Der Heidelberger Jurist sitzt für den Wahlkreis Rhein-Neckar im Parlament. Er ist zugleich Vorstandsmitglied der Kanzlei SZA Schilling, Zutt & Anschütz - und kassiert allein dafür Bezüge nach Stufe 10 - das heißt: mindestens 250.000 Euro. Das hat bereits für Irritationen gesorgt. Die Kanzlei arbeitete für VW in der Abgasaffäre. Ein Thema, mit dem sich Harbarth als Unions-Obmann im Rechtsausschuss auch als Abgeordneter befasste.

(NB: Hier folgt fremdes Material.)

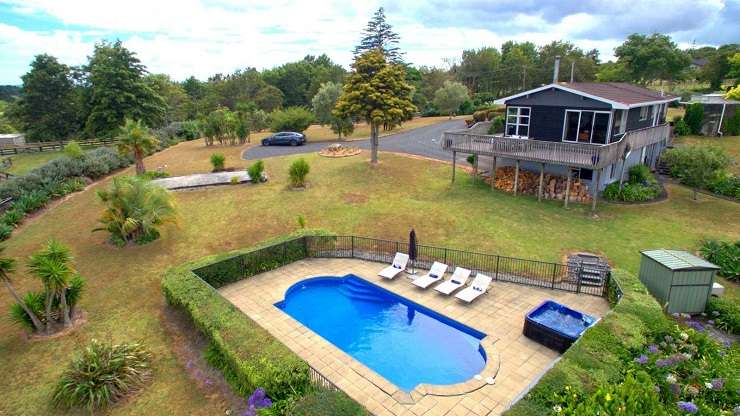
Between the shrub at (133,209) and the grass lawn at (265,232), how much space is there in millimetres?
809

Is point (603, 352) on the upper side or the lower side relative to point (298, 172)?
lower

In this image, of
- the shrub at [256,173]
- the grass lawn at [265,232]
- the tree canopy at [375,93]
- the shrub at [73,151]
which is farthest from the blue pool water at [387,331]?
the shrub at [73,151]

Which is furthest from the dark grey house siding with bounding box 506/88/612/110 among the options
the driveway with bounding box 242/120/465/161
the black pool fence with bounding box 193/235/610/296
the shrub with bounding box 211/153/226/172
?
the shrub with bounding box 211/153/226/172

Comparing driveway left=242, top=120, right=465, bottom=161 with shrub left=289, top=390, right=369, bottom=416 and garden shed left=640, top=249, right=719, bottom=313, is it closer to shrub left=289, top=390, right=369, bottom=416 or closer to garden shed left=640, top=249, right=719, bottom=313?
garden shed left=640, top=249, right=719, bottom=313

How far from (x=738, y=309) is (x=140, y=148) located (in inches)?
1189

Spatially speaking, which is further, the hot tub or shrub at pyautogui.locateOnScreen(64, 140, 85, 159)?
shrub at pyautogui.locateOnScreen(64, 140, 85, 159)

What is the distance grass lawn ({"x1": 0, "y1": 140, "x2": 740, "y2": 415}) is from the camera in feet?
35.0

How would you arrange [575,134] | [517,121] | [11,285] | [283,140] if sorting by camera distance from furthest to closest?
[283,140] → [517,121] → [575,134] → [11,285]

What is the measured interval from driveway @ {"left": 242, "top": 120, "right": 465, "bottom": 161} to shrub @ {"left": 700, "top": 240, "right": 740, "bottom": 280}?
1845 cm

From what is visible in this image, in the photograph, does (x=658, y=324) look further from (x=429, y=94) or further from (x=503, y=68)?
(x=503, y=68)

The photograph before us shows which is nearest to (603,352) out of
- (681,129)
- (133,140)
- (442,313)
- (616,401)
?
(616,401)

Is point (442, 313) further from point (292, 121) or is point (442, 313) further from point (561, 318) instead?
point (292, 121)

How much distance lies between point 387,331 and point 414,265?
3.60m

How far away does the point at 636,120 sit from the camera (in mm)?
24703
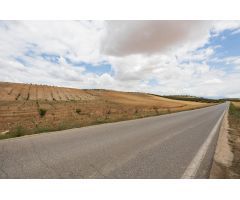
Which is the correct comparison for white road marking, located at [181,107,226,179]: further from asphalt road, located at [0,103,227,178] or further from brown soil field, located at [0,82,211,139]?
brown soil field, located at [0,82,211,139]

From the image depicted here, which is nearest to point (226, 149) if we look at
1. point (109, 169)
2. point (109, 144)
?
point (109, 144)

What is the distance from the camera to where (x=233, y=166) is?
498cm

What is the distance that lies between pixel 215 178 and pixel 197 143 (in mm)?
3476

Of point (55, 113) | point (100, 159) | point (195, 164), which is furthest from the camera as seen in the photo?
point (55, 113)

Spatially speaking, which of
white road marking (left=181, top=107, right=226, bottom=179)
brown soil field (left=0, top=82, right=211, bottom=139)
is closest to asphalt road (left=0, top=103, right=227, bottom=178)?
white road marking (left=181, top=107, right=226, bottom=179)

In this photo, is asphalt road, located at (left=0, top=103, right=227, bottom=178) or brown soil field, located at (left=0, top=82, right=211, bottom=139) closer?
asphalt road, located at (left=0, top=103, right=227, bottom=178)

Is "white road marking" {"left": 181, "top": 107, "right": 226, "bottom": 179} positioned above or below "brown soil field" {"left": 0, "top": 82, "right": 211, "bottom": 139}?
above

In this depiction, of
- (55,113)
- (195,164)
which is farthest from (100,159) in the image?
(55,113)

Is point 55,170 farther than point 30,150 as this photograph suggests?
No

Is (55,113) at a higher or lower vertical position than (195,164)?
lower

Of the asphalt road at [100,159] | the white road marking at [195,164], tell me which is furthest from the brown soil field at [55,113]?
the white road marking at [195,164]

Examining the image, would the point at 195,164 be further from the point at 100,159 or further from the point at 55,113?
the point at 55,113

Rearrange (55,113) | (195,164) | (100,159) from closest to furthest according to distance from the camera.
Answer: (195,164), (100,159), (55,113)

Der 45-Jährige, mittlerweile stellvertretender Fraktionschef, reagierte auf eine Interviewanfrage mit einer Stellungnahme: "Politiker sollten auch in ihrer Abgeordnetenzeit nahe bei den Menschen im Leben und im Beruf bleiben, um gut und unabhängig entscheiden zu können", schreibt Harbarth darin. In diesem Sinne arbeite er auch weiter als Rechtsanwalt. "Diese Unabhängigkeit werde ich auch in Zukunft aufrechterhalten." Ob das auch Nebeneinkünfte in dieser Größenordnung beinhalten muss? Konkrete Fragen zum Thema wollte der CDU-Politiker nicht beantworten.

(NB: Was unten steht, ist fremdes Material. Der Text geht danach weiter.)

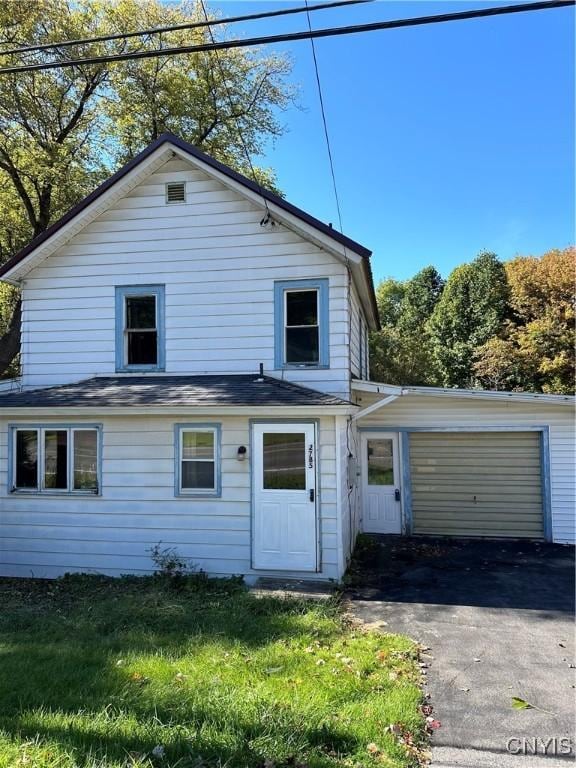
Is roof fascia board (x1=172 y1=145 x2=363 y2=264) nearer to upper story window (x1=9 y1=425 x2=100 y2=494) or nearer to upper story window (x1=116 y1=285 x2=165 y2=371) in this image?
upper story window (x1=116 y1=285 x2=165 y2=371)

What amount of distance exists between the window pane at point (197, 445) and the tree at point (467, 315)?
2127cm

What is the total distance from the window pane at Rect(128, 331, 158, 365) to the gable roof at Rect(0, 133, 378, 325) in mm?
2460

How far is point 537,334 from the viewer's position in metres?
22.9

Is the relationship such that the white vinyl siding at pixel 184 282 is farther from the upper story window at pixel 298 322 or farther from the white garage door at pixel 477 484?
the white garage door at pixel 477 484

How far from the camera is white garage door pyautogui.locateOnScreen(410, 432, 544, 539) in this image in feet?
34.9

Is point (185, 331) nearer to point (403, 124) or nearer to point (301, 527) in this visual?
point (301, 527)

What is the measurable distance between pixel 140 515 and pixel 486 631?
18.0 feet

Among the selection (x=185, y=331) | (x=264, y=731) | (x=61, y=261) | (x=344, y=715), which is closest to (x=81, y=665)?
(x=264, y=731)

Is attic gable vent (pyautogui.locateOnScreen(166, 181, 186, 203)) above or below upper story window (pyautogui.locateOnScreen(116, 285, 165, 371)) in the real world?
above

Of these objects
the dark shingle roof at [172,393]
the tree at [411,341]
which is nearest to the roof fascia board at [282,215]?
the dark shingle roof at [172,393]

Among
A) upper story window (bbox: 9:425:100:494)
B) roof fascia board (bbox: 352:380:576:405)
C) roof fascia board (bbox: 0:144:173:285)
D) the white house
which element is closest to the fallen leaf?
the white house

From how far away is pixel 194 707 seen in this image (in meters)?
3.68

Es gibt sie - die gläsernen Volksvertreter. Immerhin 46 von 630 Bundestagsabgeordneten haben einen Verhaltenskodex unterschrieben. SPD-Mann Marco Bülow und der Grünen-Abgeordnete Gerhard Schick haben ihn gestartet (lesen Sie hier mehr). Wer den Kodex unterschreibt, veröffentlicht nicht nur seine Lobbykontakte, sondern verzichtet auch parallel zu seiner Tätigkeit im Bundestag auf einen Nebenjob, der sein Fachgebiet als Politiker betrifft. Darüber hinaus veröffentlicht er seinen Verdienst - mit Steuerbescheid.

Edelgard Bulmahn (SPD) ist dabei sowie Katja Kipping und Petra Sitte (Linke). Doch die Bereitschaft zur Transparenz ist unter den Abgeordneten sehr begrenzt: Bei den Grünen machen gerade zwei Parlamentarier mit, bei der Union niemand. Dabei ist die Fraktion, in der die meisten Nebeneinkünfte zu finden sind.

Abgeordnetenwatch.de fordert, dass die Abgeordneten sämtliche Nebeneinkünfte auf Euro und Cent genau offenlegen. Das Politikportal hat eine Petition gestartet - Titel: "Verschleierung von Nebeneinkünften stoppen!". Darin werden die Parlamentarier aufgefordert, ein striktes Transparenzgesetz zu beschließen.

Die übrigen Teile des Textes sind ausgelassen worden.